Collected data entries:
>>>>
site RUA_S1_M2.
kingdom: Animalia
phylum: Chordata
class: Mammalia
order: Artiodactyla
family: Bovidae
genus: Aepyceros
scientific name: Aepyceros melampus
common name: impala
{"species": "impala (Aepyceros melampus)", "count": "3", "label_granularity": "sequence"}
<<<<
>>>>
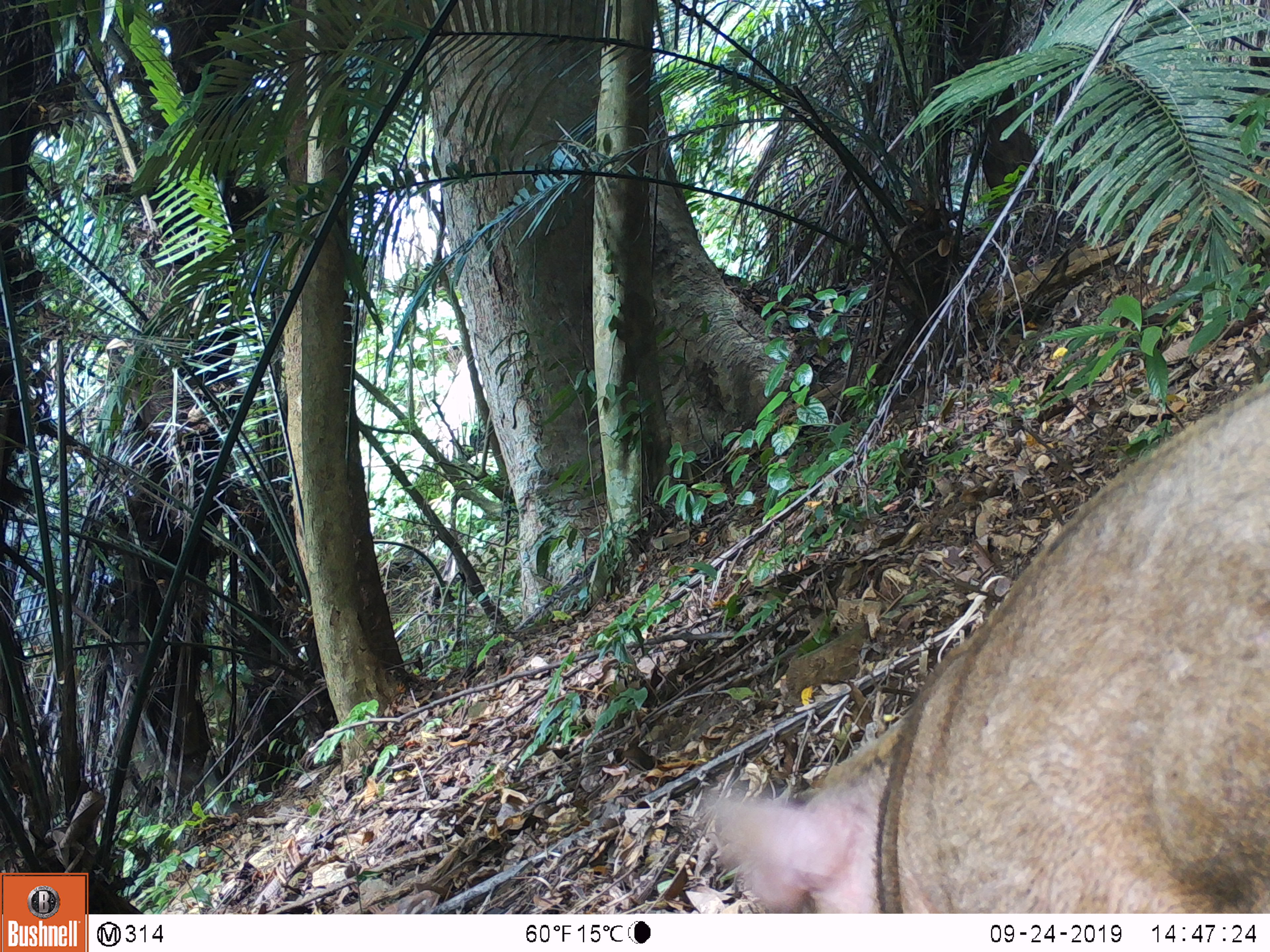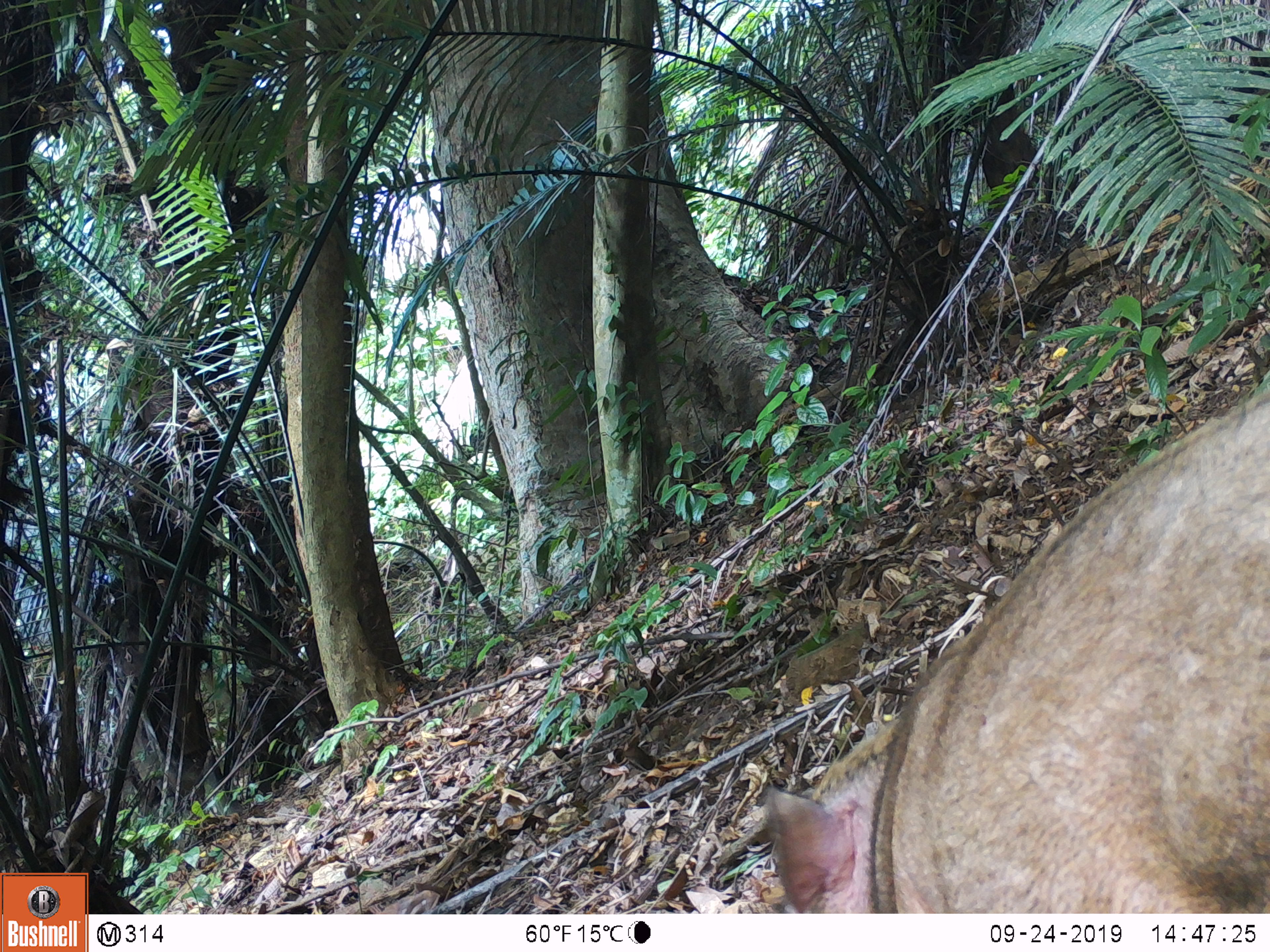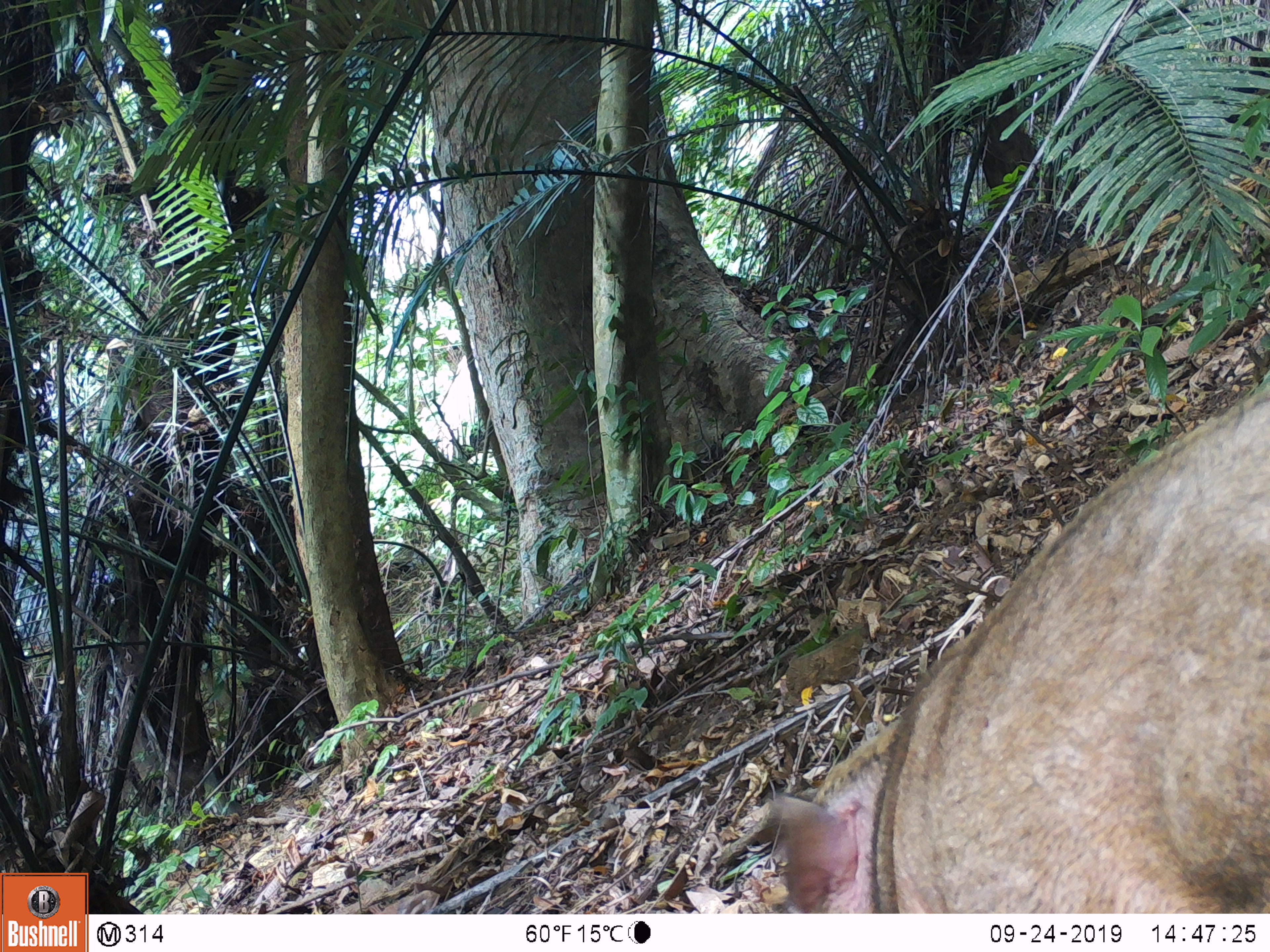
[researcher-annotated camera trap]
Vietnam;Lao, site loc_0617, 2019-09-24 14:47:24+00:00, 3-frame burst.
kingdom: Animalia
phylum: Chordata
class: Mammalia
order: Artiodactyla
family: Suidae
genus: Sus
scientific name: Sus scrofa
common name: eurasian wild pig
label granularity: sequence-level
<<<<
>>>>
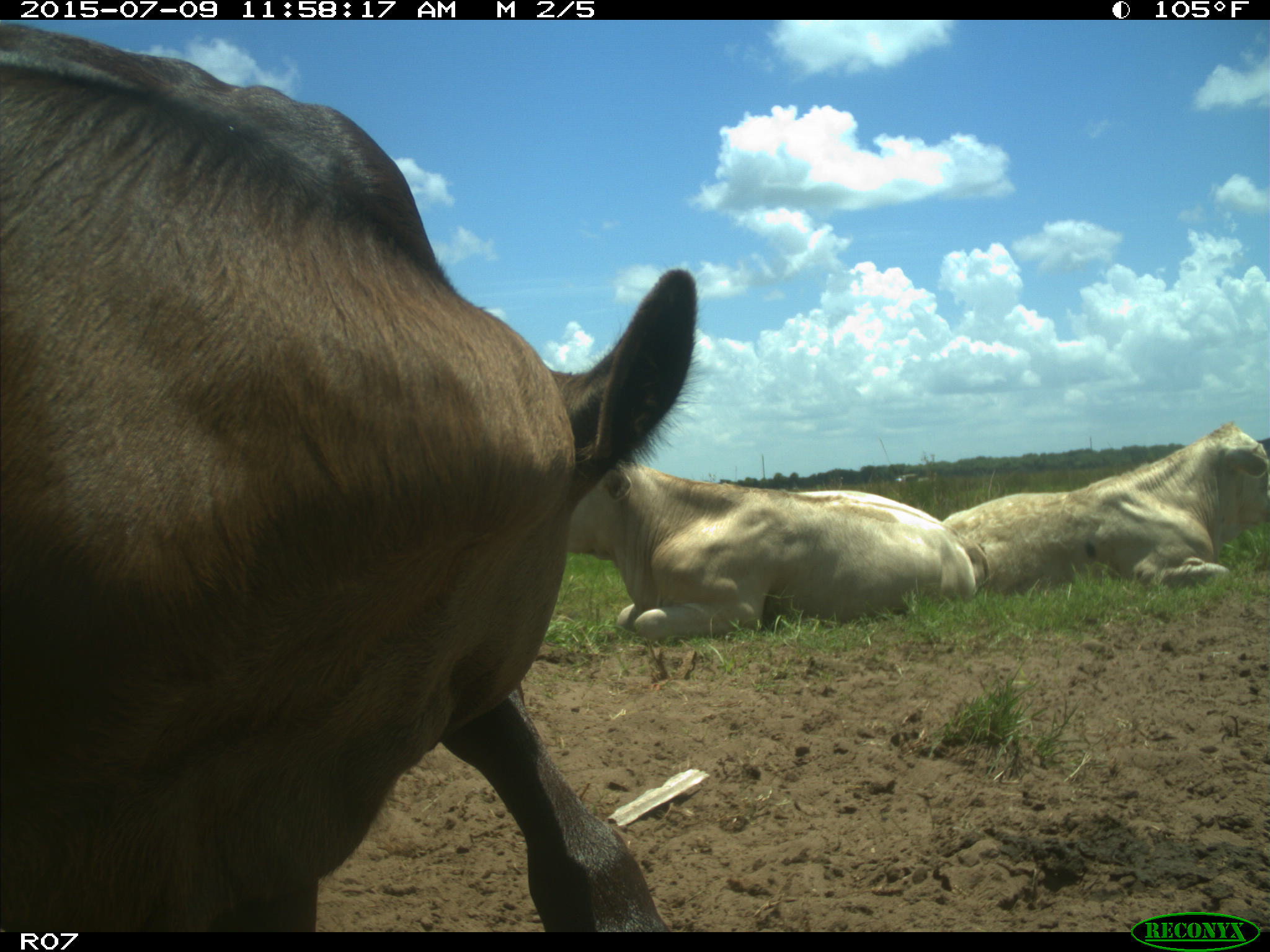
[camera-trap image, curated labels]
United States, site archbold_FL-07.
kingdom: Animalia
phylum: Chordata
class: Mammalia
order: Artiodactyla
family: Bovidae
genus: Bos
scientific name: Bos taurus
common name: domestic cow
<<<<
## WORK TO BE COMPLETED
From the entries above, give again exactly the lines running from the line with "family: Suidae" to the line with "label granularity: sequence-level"; include both of those lines.

## RESULT OF THE EXERCISE
family: Suidae
genus: Sus
scientific name: Sus scrofa
common name: eurasian wild pig
label granularity: sequence-level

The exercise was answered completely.